Yazar, eserin sonunda yasakla ortaya çıkan sorunların çözüm yoluna işaret etmiş: "Yasağın tez elden kaldırılması…" Ayrıca yazar yasağın kaldırılması için uğraşılırken modern öngörülerle, Müslümanca bir dünyanın ayrıştığı noktaların sorgulanması ve 'nelerin, ne adına istendiğinin' tanımlanması gerektiğine dikkat çekmiş.

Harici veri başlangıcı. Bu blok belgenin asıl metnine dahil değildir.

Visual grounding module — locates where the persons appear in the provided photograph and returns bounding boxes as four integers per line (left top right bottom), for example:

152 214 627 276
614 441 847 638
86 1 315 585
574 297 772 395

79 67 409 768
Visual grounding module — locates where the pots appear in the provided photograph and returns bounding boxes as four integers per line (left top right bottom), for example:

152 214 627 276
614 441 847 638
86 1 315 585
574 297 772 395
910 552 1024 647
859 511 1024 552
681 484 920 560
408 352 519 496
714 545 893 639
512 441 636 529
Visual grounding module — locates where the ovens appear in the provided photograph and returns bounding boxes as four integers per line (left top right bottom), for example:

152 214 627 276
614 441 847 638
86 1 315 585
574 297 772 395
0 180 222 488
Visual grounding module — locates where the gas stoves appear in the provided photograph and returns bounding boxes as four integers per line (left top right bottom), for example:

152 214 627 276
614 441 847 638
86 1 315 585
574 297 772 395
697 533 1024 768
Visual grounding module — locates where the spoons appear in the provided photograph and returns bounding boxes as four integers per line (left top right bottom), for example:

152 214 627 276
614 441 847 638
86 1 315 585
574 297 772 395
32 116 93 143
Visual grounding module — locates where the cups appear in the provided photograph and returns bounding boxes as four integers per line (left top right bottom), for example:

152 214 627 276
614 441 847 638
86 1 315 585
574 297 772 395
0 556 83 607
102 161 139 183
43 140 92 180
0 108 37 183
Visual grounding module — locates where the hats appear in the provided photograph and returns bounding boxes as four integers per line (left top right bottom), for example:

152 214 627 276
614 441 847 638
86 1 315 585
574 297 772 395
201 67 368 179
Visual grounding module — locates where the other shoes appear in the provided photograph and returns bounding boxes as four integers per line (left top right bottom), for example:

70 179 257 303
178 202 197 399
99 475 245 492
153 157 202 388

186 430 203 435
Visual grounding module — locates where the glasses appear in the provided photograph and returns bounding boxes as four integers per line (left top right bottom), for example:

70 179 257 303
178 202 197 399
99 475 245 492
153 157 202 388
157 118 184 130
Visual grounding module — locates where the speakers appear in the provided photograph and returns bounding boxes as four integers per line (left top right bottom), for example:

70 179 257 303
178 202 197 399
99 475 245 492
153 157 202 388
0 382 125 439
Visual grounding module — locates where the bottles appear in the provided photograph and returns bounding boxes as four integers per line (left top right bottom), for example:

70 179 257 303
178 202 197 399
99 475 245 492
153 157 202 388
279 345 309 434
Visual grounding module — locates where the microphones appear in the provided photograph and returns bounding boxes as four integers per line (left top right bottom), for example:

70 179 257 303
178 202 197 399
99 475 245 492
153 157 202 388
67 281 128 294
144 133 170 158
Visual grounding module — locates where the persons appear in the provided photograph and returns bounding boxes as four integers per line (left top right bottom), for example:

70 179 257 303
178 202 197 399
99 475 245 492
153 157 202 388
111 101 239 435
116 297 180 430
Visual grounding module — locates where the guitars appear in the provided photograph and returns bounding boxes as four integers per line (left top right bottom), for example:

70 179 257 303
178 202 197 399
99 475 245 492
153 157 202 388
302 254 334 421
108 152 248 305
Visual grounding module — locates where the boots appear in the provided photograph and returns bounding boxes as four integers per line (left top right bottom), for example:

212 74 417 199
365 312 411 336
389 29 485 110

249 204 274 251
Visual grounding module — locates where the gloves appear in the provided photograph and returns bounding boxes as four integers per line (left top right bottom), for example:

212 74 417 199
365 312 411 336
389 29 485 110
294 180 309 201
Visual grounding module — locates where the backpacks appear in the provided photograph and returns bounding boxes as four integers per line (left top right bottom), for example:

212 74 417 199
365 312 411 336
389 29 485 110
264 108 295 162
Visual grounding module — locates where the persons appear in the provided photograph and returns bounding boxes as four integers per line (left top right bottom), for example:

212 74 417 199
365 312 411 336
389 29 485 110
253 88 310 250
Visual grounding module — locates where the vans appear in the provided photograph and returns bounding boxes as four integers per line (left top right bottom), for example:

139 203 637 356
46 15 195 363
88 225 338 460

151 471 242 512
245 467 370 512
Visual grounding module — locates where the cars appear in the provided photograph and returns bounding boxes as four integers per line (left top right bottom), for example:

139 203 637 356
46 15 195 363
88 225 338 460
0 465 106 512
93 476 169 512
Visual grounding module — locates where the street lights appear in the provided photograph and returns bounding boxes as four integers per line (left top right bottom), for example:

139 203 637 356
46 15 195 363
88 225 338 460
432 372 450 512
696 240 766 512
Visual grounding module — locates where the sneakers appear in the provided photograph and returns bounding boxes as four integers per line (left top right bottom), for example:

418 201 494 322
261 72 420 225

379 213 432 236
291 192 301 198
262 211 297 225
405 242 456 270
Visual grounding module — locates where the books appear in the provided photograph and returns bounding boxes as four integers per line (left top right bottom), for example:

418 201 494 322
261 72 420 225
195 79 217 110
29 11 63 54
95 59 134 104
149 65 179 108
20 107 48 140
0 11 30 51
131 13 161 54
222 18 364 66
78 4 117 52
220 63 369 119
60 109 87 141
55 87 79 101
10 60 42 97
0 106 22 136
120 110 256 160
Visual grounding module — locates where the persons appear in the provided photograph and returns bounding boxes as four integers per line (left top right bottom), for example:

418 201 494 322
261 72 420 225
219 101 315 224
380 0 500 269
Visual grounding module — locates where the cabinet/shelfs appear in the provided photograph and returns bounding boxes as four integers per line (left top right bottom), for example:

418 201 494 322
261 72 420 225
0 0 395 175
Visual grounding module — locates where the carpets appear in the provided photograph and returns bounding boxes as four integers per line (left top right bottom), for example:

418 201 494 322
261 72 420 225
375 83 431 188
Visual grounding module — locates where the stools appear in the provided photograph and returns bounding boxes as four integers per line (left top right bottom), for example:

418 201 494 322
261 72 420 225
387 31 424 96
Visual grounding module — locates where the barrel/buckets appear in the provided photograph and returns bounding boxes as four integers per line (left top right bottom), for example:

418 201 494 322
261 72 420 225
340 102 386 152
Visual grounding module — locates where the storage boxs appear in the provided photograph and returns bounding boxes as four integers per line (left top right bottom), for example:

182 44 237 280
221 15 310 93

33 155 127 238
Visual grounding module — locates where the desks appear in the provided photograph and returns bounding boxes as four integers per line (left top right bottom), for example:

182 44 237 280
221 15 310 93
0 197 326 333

Bugüne kadar hep başkalarının anlattığı başörtüsü yasağını bizzat muhatabı olmuş bir yazarın kalemi ve diğer muhatapların beyanları ile oluşmuş bu eser, sistemin çürümüşlüğünü yasakçıların ve ikna odalarının soğuk yüzünde deşifre eden bir belge olması hasebiyle önemli bir nitelik taşımaktadır. Belgesel bir kitap olmasına karşın üslubundaki akıcılık ve sadelik yazarın edebi maharetini ortaya koymaktadır. Yazımızı, İslami mücadeleye gönül vermiş herkesin kütüphanesinde bulunması gereken bu eserin, ümit veren bir gerçeklikle son bulan satırlarıyla noktalıyoruz:

"İkna odalarında kişilerin rızası olmadan yapılan psikolojik müdahaleler, hiçbir mazeretle izah edilemez. Manevi bir zorbalık olarak bilinçleri şartlama uğraşısı, ahlaki bir suç kapsamındadır. Nasıl ki Manisa'da öğrencilere işkence eden (memur) polisler, haklı olarak yargı önüne çıkarılmaya zorlanmışsa, buradaki (memur) psikologlar da yargılanmalıdır.

Tarihe sessiz sedasız kaydolan bu cürümde, öncelikle muhataplarının bunda davacı olma sorumluluğu vardır.

Televizyon ekranlarında 'yardım ediyoruz' masalını anlatan, işlenen suçu meşru imiş gibi gösterenlerin pervasızlıkları, hukuken mahkum edilmeli, bu suçun örtbas edilip tarihe karışması engellenmelidir.

Tarih iknacılar ile direnenleri, bir kez daha yan yana gösterdiğinde, şüphesiz zalim ve mazlum sıfatlarını doğru olarak yazacaktır."